Records to use:
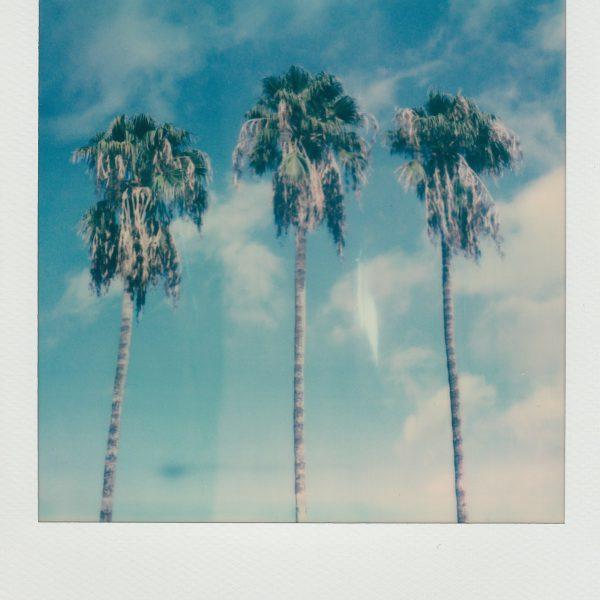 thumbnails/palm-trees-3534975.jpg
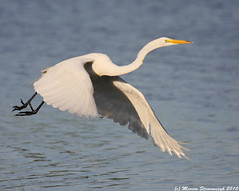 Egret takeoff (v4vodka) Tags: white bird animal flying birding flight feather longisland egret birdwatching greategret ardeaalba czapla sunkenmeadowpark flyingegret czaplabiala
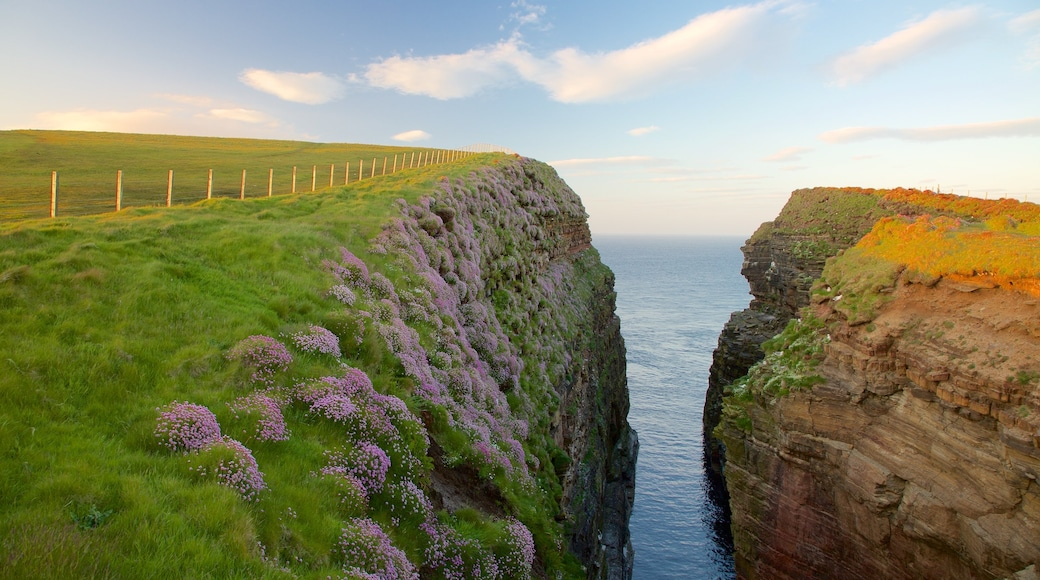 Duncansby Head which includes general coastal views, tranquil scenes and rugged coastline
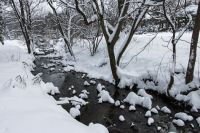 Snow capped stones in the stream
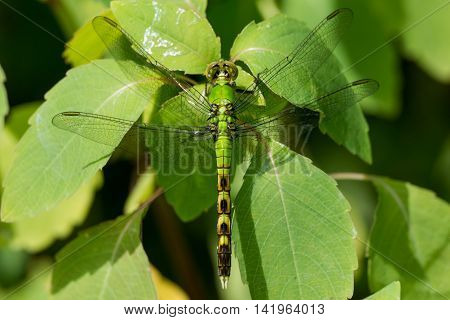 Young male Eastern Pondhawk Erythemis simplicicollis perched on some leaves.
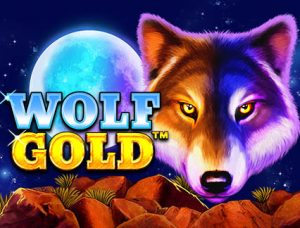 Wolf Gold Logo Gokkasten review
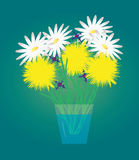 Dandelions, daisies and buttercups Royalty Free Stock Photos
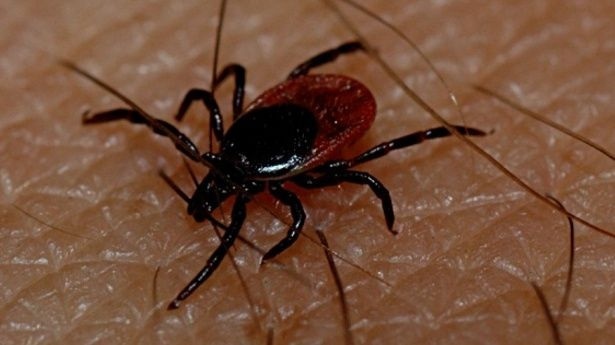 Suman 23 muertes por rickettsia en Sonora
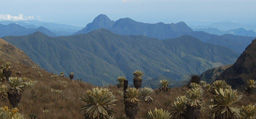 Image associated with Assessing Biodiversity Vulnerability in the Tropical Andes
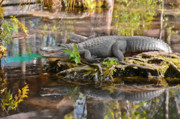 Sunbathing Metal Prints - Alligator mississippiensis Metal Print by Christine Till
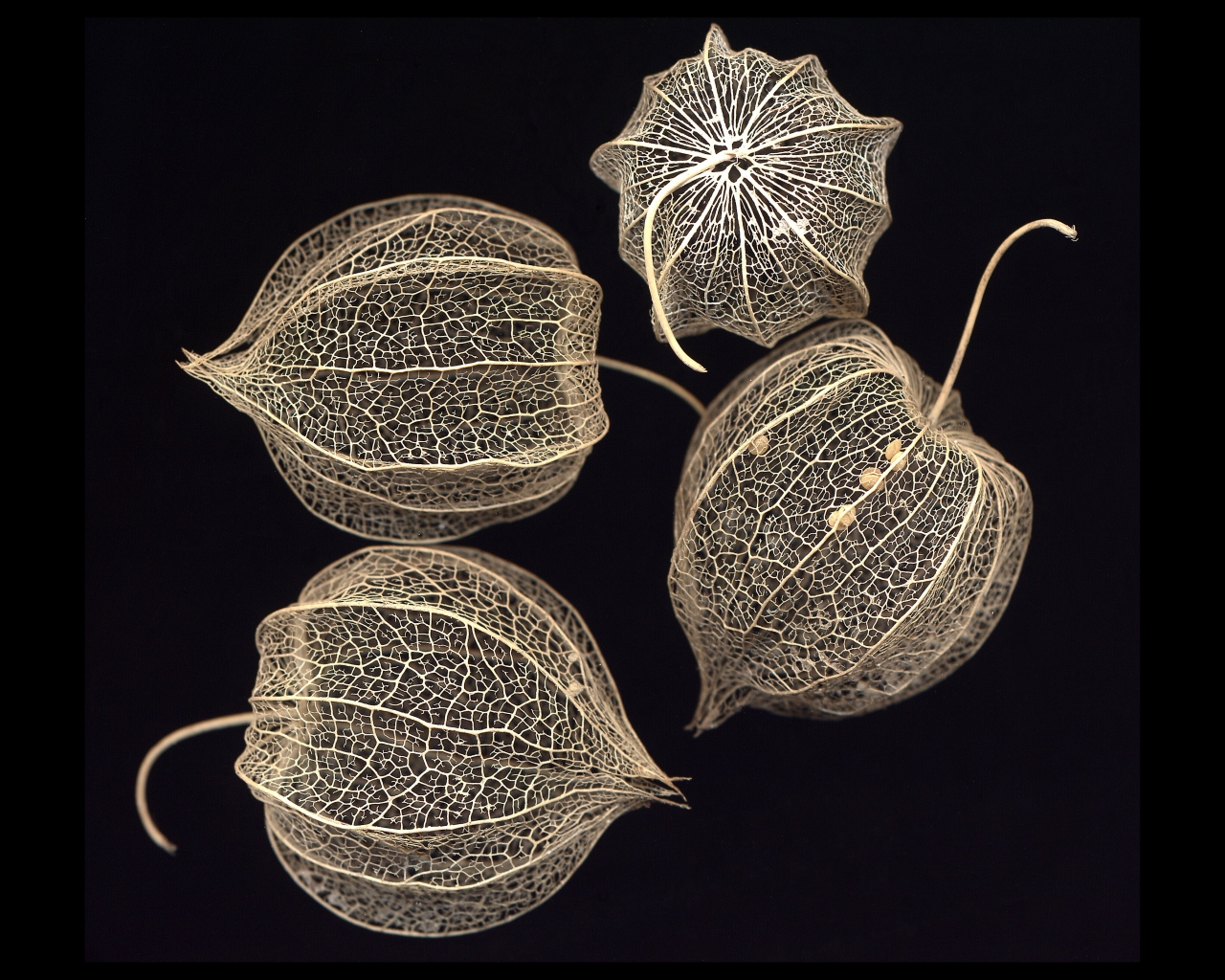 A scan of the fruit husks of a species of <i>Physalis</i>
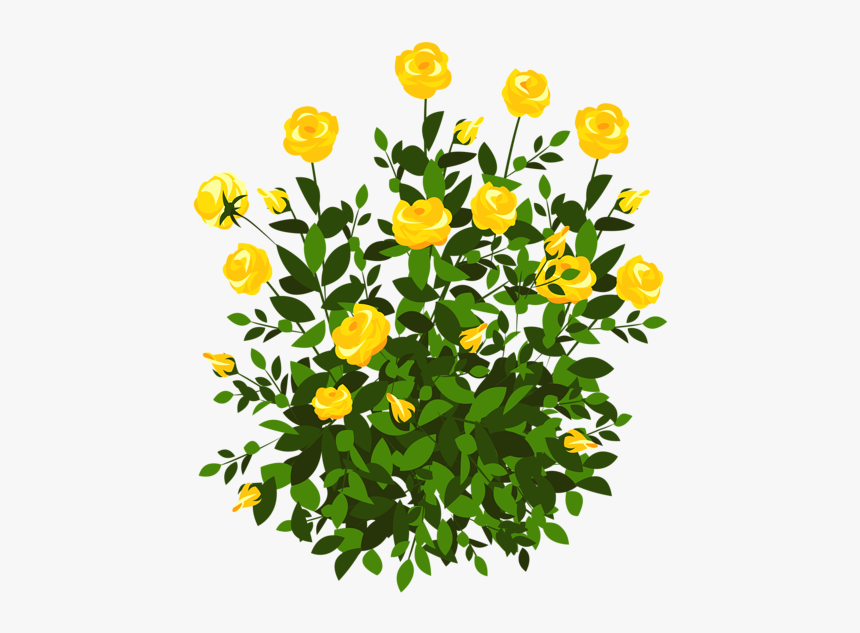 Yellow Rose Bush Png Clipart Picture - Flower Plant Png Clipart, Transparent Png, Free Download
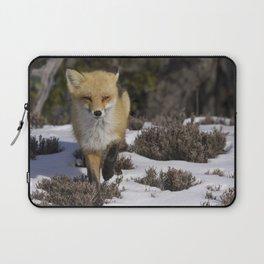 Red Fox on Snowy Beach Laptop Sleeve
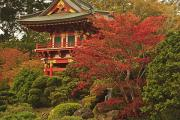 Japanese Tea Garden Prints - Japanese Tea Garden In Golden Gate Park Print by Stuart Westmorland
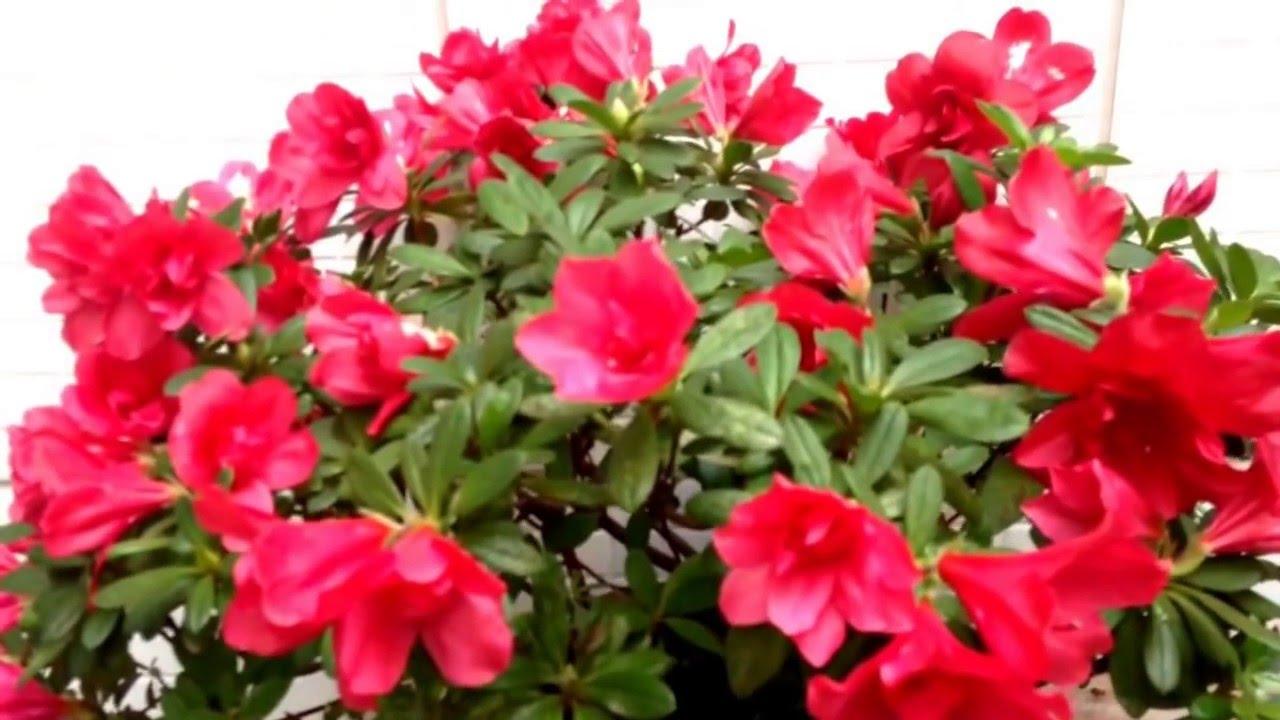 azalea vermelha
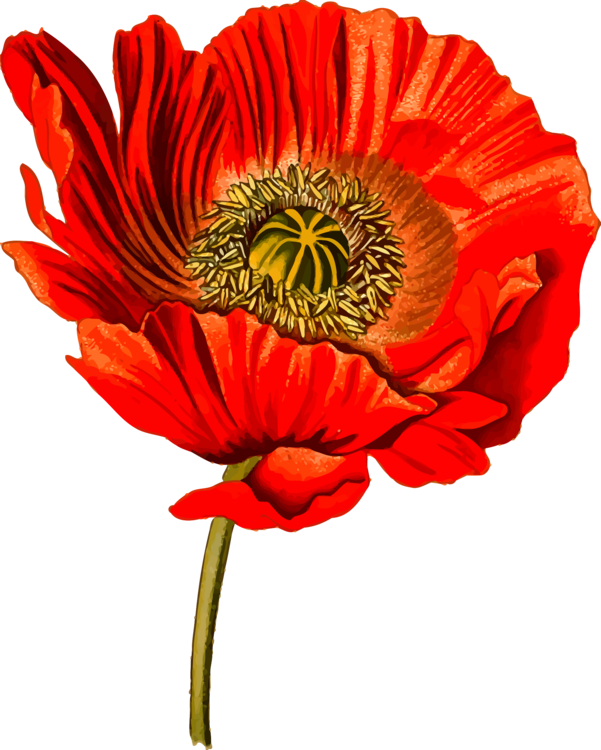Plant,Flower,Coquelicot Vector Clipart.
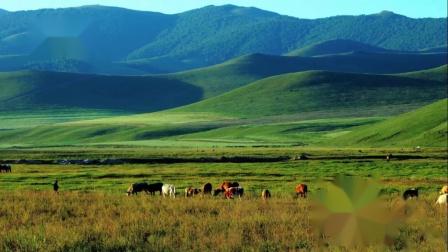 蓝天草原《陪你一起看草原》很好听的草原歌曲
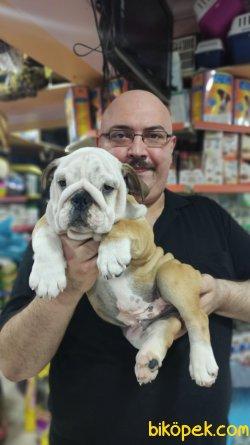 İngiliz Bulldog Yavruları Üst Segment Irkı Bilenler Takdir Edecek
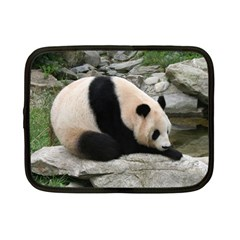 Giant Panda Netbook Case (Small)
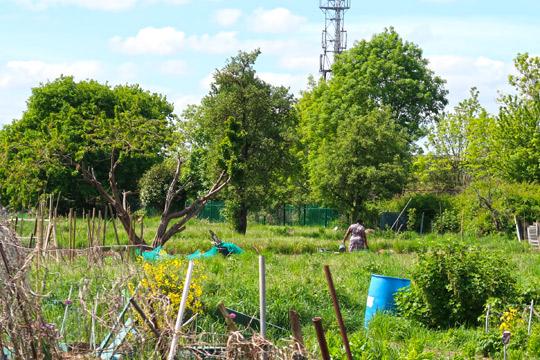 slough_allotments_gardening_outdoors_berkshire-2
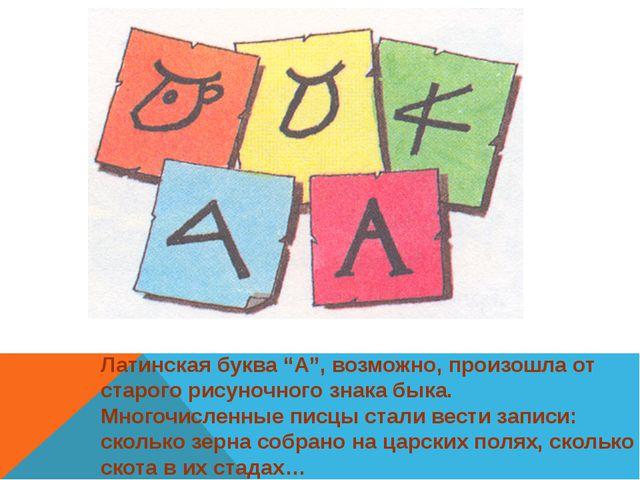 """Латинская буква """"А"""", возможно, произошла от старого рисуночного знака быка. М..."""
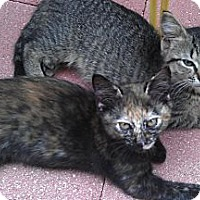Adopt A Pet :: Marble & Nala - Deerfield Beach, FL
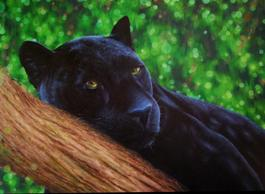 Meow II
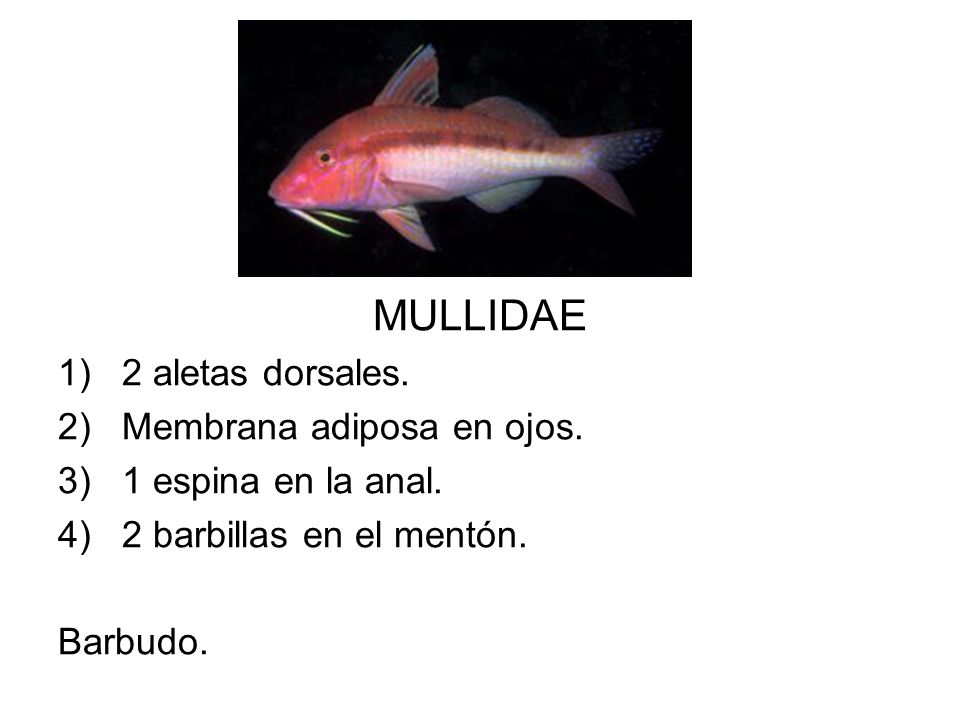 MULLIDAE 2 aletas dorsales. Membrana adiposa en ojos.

Activity:
Would you please repeat the lines above exactly, from the first line of the listing through the line holding "Snow capped stones in the stream", with nothing added and no pictures?

Final answer:
 thumbnails/palm-trees-3534975.jpg
 Egret takeoff (v4vodka) Tags: white bird animal flying birding flight feather longisland egret birdwatching greategret ardeaalba czapla sunkenmeadowpark flyingegret czaplabiala
 Duncansby Head which includes general coastal views, tranquil scenes and rugged coastline
 Snow capped stones in the stream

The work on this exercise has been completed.